Prompt format diagram
I would have liked a diagram showing the "format" of the prompt and completion example. Right now, it's inside of a code block with horizontal scrolling, which is too much work and easy to miss things. It took me a few takes to realize that there is a "space" before the completion text and I still wouldn't have noticed it unless I read about it in the paragraph earlier. The space is also counterintuitive because the playground always tells you not to leave any trailing spaces, but a leading space is needed here.
I think a simple diagram could really help describe the targeted format, anyone can understand it just by scanning the page. I made a sample diagram to show you what I mean.
The CLI data preparation tool is pretty cool :) I tested it out and can see it helping a lot of people.
Fine tuning the same model multiple times
I had assumed I could feed multiple training data files into the fine tuning API, but I'm still not sure how to do this. I'm also not sure how I can fine tune over a few stages. For example, the docs say that as you double your training dataset size, you'll see accuracy improve linearly. However, I couldn't figure out how to finetune my model over and over again. I wanted to feed 5K examples then 10K, then 20K split up over 12 or so files and record the results and put them on some kind of chart to see if there was any improvement.
Is fine tuning currently only meant to support a single training data file?
Qualitative aspects of the data
I'm hearing through various people on the community forums that some examples are worthless to fine tune. For example, feeding more poetry ... it has likely already seen more poems than we could provide unless it is a specific type like Haikus. I've also heard other people saying you want to focus on having a * diverse * set of examples so there isn't a risk of overfitting.
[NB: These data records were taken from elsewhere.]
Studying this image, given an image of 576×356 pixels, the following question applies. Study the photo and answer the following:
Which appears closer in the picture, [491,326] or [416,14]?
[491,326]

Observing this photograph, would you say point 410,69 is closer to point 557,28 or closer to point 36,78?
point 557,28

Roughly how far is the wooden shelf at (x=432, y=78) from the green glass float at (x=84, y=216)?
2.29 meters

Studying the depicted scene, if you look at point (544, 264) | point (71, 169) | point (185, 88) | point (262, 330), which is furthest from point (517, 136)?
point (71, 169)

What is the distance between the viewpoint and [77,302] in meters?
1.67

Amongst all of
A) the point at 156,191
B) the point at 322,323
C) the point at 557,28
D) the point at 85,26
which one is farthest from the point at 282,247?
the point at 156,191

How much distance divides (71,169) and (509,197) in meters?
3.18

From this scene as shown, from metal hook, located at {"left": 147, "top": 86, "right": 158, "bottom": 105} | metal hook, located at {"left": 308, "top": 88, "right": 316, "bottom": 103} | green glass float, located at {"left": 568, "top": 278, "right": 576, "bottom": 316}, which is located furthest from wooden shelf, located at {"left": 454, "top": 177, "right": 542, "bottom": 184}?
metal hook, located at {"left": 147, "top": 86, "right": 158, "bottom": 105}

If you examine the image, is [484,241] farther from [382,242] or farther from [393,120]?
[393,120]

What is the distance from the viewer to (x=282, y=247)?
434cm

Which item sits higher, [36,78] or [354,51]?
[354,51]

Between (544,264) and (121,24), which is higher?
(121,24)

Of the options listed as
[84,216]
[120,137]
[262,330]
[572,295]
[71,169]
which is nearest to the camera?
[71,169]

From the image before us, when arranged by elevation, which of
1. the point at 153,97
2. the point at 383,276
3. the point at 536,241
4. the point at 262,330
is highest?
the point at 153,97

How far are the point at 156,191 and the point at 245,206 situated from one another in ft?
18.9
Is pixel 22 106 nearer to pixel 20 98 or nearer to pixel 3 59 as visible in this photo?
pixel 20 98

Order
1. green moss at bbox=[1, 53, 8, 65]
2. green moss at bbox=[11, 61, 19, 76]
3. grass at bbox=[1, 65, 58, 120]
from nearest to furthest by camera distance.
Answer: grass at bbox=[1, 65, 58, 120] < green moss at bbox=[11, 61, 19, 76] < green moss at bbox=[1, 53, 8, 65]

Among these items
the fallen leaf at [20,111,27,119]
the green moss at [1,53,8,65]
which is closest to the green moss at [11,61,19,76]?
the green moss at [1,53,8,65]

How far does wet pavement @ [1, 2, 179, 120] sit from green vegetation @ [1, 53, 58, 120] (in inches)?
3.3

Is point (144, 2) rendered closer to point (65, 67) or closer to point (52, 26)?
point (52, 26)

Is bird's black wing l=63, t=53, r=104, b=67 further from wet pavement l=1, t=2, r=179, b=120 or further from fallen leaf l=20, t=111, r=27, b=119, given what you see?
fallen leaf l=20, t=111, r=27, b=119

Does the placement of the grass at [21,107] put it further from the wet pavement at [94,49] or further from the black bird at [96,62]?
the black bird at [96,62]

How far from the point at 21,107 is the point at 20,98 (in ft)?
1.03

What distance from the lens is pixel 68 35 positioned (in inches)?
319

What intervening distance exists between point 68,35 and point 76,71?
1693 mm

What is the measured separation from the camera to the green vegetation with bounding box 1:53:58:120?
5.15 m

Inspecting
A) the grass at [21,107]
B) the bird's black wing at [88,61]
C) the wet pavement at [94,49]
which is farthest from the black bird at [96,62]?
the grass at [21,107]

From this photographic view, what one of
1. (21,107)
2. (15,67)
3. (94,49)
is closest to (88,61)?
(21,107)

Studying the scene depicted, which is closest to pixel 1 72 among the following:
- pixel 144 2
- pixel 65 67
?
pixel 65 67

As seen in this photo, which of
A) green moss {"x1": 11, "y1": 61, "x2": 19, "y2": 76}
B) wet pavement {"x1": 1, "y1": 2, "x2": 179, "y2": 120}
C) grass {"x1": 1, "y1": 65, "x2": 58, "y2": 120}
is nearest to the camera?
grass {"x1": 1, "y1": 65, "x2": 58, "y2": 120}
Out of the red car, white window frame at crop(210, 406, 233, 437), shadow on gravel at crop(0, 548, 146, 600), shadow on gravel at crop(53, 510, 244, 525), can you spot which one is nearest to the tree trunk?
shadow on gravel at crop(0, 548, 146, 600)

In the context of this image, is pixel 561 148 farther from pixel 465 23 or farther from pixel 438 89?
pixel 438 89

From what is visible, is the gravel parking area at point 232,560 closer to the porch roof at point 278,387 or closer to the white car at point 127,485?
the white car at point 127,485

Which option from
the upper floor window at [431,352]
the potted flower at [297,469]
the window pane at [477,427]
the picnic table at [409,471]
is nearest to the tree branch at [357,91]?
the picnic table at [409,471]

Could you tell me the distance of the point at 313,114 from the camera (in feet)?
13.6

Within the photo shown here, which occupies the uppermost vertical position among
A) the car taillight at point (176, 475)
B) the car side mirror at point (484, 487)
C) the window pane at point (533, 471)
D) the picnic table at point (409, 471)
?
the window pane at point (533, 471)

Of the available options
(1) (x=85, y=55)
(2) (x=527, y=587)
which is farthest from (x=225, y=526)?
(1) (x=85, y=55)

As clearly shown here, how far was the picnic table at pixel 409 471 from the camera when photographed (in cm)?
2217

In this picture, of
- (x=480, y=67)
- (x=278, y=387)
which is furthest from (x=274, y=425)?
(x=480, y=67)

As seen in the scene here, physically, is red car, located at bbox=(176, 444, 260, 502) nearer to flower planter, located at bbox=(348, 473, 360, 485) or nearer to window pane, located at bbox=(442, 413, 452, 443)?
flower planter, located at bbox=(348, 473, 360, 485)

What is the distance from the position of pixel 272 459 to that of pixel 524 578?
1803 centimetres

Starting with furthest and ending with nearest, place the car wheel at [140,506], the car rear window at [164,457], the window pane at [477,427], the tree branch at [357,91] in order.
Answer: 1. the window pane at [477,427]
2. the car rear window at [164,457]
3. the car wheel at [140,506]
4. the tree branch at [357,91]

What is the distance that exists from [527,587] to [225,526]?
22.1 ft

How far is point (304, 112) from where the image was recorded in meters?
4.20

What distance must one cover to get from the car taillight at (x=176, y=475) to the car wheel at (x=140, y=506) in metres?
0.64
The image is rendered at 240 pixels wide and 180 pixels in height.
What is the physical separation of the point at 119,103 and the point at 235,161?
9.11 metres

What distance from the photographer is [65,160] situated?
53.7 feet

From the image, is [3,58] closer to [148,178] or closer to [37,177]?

I think some guidelines around qualitative aspects to a good dataset would be helpful for the documentation along with a breakdown of the data GPT-3 has already been trained on so people don't waste their time. I understand a lot of this is proprietary but maybe something can be done here.
Data privacy
I read the legal blurb at the top, but by my understanding, you still have to be careful with the data you fine tune with because the model could be manipulated to repeat its training/fine tuning data exactly. I'm sure you guys have thought about it, but maybe reiterating this somehow in the docs would be a good idea along with suggestions around anonymization.
Two Pane OpenAI Playground View
I would argue pretty much everyone who fine tunes a model will test both the original model and the fine tuned model side by side as soon as the fine tuning process has been completed. I think introducing some kind of "two pane" view of the playground where both models can be tested at the same time would help people evaluate, and see the benefits of fine tuning.
How to actually evaluate the model in OpenAI playground
It's good you guys have included a section on "using a fine tuned model", this was really helpful. I think this section could be expanded further. The important idea is that you want to evaluate your model by testing it by hand rigorously inside the playground. Give it unexpected prompts and observe their completions. Test it often to see if on average it behaves accordingly. Perhaps, there are some guidelines here on how to "shock test" your fine tuned model.
Helping people interpret evaluation results
I'm still confused about my own evaluation results. For many rows, how can I have a 0% validation_sequence_accuracy but a ~99% validation_token_accuracy? I don't have a good stats background, I just assume that's either an error or something wrong with how I'm interpreting the evaluation results. Perhaps, this section in the docs can be expanded to include case studies of evaluation results, how to interpret them, and then make fine-tuning decisions based on these results such as improving the dataset.